We stigmatize disability, ignore the person, and see them as their disability. This is an issue that is very close to me. My mother was diagnosed with multiple sclerosis when I was child and as I got older her illness affected her more and more. I do not want to go into the details, but she committed suicide two years ago. Right before she died she was having trouble going up the stairs, could barely sleep because of the pain, and took multiple naps every day. She never wanted to be disabled and lways saw it as a burden on her family.

After she died I found out that prognosis showed she was going to be paralyzed on her left side in less than two years. I wish society would not label disability as such a hated thing and provide better access for disabled people. Recognizing privilege is essential to creating a more “equal” society.
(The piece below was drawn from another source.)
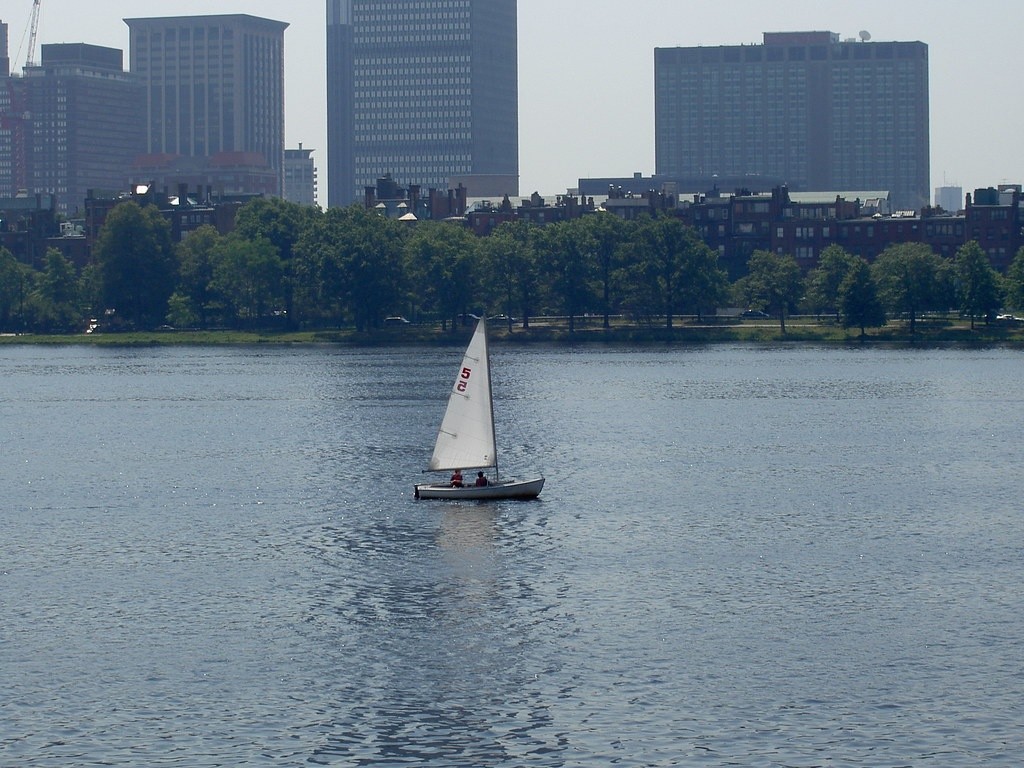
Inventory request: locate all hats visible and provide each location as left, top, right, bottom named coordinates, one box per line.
left=478, top=471, right=484, bottom=474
Privilege goes beyond everyday slurs; it runs deep. Privilege is embedded in every aspect of society from the political to the domestic. Being able to recognize the ways in which your identities give you a step up (or step down) allow you to have more realistic view of the world.

It allows you to let go to stereotypes and ignorant prejudice. Since I have been able to see how the world may favor me has allowed me to dig deeper in injustices and the ways in which society favor some over others. My identities fall both in the normal category and the not normal category. My identities intersect one another and in some aspects I experience privilege, but it others I am dis- privileged. However, my identities are not separate identities. They intersect and overlap each other. I am not white and a woman, but I am a white woman. Identities are also not necessarily stable entities, but they flux and change over time.